- **Records to use**:

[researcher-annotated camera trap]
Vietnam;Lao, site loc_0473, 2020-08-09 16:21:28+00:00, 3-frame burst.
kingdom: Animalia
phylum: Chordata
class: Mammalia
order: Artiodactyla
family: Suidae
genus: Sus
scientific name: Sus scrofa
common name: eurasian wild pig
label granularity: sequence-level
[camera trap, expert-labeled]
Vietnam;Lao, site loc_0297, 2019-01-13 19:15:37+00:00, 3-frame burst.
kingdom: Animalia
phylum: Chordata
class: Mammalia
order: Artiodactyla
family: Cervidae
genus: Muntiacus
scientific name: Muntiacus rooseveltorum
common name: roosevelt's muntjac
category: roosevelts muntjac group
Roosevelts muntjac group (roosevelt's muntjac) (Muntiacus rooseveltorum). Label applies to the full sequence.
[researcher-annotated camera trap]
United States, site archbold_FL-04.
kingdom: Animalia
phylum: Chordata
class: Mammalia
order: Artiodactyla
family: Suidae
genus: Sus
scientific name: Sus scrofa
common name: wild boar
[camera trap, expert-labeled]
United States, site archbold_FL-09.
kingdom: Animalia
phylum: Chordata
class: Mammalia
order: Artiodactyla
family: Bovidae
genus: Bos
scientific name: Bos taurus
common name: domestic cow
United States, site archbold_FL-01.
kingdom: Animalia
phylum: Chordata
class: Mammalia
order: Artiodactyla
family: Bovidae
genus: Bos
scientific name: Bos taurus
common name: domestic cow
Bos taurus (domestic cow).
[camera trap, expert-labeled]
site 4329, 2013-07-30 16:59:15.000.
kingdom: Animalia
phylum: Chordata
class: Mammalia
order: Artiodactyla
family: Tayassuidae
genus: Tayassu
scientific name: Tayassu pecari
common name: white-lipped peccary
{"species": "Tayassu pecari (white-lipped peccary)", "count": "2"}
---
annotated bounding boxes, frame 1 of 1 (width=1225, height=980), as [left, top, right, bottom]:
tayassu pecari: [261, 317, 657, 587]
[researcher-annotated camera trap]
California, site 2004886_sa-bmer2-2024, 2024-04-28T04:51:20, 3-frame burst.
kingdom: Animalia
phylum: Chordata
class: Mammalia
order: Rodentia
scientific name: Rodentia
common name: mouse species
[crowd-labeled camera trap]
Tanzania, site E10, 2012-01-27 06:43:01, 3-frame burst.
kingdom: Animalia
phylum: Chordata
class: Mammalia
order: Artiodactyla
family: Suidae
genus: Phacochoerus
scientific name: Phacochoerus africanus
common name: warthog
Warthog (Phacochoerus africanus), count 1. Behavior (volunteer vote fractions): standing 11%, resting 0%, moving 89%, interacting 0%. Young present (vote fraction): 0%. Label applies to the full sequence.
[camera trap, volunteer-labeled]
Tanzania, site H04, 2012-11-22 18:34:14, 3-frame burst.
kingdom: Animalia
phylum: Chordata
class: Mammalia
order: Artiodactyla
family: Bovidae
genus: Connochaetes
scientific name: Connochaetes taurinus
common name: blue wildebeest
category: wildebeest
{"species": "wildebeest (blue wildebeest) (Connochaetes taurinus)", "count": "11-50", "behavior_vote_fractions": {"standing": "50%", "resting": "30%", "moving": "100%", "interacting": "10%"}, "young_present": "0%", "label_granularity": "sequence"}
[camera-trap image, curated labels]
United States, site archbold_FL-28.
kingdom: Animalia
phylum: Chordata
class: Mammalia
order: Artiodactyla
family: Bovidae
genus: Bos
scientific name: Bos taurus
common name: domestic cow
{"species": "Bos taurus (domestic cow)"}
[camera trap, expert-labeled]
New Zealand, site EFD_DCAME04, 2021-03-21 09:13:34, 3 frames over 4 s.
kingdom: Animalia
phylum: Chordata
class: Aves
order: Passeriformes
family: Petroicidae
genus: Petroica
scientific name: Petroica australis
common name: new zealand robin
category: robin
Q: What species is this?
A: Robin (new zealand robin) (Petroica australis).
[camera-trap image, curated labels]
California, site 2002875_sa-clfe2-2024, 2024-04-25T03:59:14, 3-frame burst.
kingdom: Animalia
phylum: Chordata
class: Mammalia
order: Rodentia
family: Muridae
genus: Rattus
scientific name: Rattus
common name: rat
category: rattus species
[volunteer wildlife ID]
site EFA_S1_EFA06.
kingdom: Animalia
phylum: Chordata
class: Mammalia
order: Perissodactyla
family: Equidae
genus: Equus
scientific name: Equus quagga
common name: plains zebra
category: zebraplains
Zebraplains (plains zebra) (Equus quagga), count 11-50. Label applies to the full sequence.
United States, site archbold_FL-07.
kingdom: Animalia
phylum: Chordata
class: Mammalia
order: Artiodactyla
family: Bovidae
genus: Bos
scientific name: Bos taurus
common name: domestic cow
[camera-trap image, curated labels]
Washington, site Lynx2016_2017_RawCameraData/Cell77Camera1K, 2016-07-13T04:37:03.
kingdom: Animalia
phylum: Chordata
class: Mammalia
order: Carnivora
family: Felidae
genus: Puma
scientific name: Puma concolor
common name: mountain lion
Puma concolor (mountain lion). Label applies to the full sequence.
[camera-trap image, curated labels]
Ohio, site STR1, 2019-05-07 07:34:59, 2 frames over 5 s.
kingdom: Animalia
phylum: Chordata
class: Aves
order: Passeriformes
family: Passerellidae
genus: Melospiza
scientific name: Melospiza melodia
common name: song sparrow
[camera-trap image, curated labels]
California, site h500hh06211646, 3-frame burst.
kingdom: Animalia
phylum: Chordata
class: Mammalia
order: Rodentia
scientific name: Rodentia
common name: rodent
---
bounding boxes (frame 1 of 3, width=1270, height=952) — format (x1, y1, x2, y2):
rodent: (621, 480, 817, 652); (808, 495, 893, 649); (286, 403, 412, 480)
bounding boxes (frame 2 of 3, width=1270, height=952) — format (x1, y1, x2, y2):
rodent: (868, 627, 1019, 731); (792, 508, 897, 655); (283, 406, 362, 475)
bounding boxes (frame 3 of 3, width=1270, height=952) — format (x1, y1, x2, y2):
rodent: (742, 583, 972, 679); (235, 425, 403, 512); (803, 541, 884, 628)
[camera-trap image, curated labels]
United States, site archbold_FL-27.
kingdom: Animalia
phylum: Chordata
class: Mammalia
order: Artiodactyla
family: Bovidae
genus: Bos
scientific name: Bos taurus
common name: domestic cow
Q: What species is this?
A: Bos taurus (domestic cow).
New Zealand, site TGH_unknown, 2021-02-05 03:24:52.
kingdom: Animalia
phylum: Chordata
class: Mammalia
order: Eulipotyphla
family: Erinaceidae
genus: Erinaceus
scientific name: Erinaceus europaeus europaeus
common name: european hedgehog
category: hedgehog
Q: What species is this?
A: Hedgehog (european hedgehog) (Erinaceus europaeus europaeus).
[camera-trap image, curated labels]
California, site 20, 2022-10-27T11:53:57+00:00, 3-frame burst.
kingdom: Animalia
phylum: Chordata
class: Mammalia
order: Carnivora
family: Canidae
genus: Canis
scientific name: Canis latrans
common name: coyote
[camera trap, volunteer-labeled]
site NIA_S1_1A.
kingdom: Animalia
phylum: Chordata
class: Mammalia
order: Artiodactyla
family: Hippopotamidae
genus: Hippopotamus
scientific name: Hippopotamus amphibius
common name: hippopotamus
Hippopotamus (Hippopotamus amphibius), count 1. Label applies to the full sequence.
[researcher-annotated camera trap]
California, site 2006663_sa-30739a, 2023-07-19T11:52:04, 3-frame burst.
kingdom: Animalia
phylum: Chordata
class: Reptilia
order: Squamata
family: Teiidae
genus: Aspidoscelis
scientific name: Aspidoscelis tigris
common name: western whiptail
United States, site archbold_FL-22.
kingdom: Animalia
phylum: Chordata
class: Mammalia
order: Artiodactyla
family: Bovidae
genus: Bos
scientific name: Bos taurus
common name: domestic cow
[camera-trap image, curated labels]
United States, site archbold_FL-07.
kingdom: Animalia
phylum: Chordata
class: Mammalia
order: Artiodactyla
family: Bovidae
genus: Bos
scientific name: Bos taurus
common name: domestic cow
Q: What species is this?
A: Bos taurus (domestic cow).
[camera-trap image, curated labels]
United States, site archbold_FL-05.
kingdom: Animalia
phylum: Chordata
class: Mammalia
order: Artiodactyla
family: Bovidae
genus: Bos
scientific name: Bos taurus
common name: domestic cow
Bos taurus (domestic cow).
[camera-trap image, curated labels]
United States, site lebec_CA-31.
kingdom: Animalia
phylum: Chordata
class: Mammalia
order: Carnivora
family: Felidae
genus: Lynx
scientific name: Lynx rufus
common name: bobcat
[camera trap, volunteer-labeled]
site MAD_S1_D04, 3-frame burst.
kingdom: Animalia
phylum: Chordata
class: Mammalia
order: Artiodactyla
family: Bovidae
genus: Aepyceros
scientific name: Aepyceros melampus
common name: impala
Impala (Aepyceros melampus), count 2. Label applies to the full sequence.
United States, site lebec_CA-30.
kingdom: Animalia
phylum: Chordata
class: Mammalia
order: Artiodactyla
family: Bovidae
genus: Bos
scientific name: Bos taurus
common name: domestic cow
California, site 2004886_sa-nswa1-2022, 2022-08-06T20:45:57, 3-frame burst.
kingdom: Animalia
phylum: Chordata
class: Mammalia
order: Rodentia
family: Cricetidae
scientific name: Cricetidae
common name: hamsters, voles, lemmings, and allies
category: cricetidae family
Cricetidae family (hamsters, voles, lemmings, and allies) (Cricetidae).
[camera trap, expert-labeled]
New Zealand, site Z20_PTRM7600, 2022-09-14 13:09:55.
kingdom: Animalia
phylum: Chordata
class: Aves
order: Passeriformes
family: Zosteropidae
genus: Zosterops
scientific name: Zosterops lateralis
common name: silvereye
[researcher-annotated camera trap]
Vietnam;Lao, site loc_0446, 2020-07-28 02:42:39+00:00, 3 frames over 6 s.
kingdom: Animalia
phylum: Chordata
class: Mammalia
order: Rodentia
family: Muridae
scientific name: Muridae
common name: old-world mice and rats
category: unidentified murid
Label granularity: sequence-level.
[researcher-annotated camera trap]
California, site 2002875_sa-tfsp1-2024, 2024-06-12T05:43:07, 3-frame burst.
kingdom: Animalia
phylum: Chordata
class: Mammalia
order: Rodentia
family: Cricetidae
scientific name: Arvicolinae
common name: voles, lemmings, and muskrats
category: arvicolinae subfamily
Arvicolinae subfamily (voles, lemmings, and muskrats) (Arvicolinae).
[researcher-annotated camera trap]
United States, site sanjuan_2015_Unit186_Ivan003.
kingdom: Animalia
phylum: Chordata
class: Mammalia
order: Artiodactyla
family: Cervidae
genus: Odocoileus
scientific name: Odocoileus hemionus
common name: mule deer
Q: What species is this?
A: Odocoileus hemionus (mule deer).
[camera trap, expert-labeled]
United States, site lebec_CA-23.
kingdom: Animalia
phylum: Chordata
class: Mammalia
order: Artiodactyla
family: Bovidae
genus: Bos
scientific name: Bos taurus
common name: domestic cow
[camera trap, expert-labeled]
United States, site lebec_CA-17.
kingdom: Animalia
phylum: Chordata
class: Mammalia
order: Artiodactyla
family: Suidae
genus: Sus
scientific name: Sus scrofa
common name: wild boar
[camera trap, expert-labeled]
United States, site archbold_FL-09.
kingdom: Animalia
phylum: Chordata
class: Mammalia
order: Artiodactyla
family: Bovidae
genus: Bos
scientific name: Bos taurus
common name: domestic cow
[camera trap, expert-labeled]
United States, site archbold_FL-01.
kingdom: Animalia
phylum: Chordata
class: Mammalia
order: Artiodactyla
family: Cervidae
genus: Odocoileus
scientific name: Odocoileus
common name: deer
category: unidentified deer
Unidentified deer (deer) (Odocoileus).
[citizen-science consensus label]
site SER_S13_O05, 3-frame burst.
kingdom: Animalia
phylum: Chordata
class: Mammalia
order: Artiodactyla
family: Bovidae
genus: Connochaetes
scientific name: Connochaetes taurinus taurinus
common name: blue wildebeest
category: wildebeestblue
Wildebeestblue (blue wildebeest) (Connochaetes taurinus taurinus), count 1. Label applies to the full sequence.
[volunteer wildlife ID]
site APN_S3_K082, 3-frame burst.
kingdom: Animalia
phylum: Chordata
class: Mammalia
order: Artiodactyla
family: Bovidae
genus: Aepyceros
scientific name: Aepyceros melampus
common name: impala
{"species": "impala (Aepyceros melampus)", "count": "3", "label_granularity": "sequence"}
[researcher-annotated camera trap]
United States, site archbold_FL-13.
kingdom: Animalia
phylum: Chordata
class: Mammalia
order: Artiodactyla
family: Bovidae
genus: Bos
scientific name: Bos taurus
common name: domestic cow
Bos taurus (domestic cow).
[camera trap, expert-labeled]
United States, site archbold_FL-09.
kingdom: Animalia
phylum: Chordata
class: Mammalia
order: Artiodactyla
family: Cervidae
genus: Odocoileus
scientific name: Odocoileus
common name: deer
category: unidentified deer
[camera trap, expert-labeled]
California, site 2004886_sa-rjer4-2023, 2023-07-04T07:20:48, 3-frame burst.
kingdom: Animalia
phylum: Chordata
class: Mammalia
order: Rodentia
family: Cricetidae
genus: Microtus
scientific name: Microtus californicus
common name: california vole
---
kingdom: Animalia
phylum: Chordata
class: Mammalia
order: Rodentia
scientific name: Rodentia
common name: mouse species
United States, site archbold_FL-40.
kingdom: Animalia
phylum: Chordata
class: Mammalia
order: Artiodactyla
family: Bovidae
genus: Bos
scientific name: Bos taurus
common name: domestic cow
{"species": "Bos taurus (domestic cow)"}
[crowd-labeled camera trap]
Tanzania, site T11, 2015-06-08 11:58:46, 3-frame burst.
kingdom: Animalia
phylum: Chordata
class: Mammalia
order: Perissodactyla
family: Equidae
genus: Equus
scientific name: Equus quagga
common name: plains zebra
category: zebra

- **Aim of the exercise**: Give back the opening line of the records above and every line after it, up to and including the one with "Tanzania, site E10, 2012-01-27", unchanged.

- **Task result**:
[researcher-annotated camera trap]
Vietnam;Lao, site loc_0473, 2020-08-09 16:21:28+00:00, 3-frame burst.
kingdom: Animalia
phylum: Chordata
class: Mammalia
order: Artiodactyla
family: Suidae
genus: Sus
scientific name: Sus scrofa
common name: eurasian wild pig
label granularity: sequence-level
[camera trap, expert-labeled]
Vietnam;Lao, site loc_0297, 2019-01-13 19:15:37+00:00, 3-frame burst.
kingdom: Animalia
phylum: Chordata
class: Mammalia
order: Artiodactyla
family: Cervidae
genus: Muntiacus
scientific name: Muntiacus rooseveltorum
common name: roosevelt's muntjac
category: roosevelts muntjac group
Roosevelts muntjac group (roosevelt's muntjac) (Muntiacus rooseveltorum). Label applies to the full sequence.
[researcher-annotated camera trap]
United States, site archbold_FL-04.
kingdom: Animalia
phylum: Chordata
class: Mammalia
order: Artiodactyla
family: Suidae
genus: Sus
scientific name: Sus scrofa
common name: wild boar
[camera trap, expert-labeled]
United States, site archbold_FL-09.
kingdom: Animalia
phylum: Chordata
class: Mammalia
order: Artiodactyla
family: Bovidae
genus: Bos
scientific name: Bos taurus
common name: domestic cow
United States, site archbold_FL-01.
kingdom: Animalia
phylum: Chordata
class: Mammalia
order: Artiodactyla
family: Bovidae
genus: Bos
scientific name: Bos taurus
common name: domestic cow
Bos taurus (domestic cow).
[camera trap, expert-labeled]
site 4329, 2013-07-30 16:59:15.000.
kingdom: Animalia
phylum: Chordata
class: Mammalia
order: Artiodactyla
family: Tayassuidae
genus: Tayassu
scientific name: Tayassu pecari
common name: white-lipped peccary
{"species": "Tayassu pecari (white-lipped peccary)", "count": "2"}
---
annotated bounding boxes, frame 1 of 1 (width=1225, height=980), as [left, top, right, bottom]:
tayassu pecari: [261, 317, 657, 587]
[researcher-annotated camera trap]
California, site 2004886_sa-bmer2-2024, 2024-04-28T04:51:20, 3-frame burst.
kingdom: Animalia
phylum: Chordata
class: Mammalia
order: Rodentia
scientific name: Rodentia
common name: mouse species
[crowd-labeled camera trap]
Tanzania, site E10, 2012-01-27 06:43:01, 3-frame burst.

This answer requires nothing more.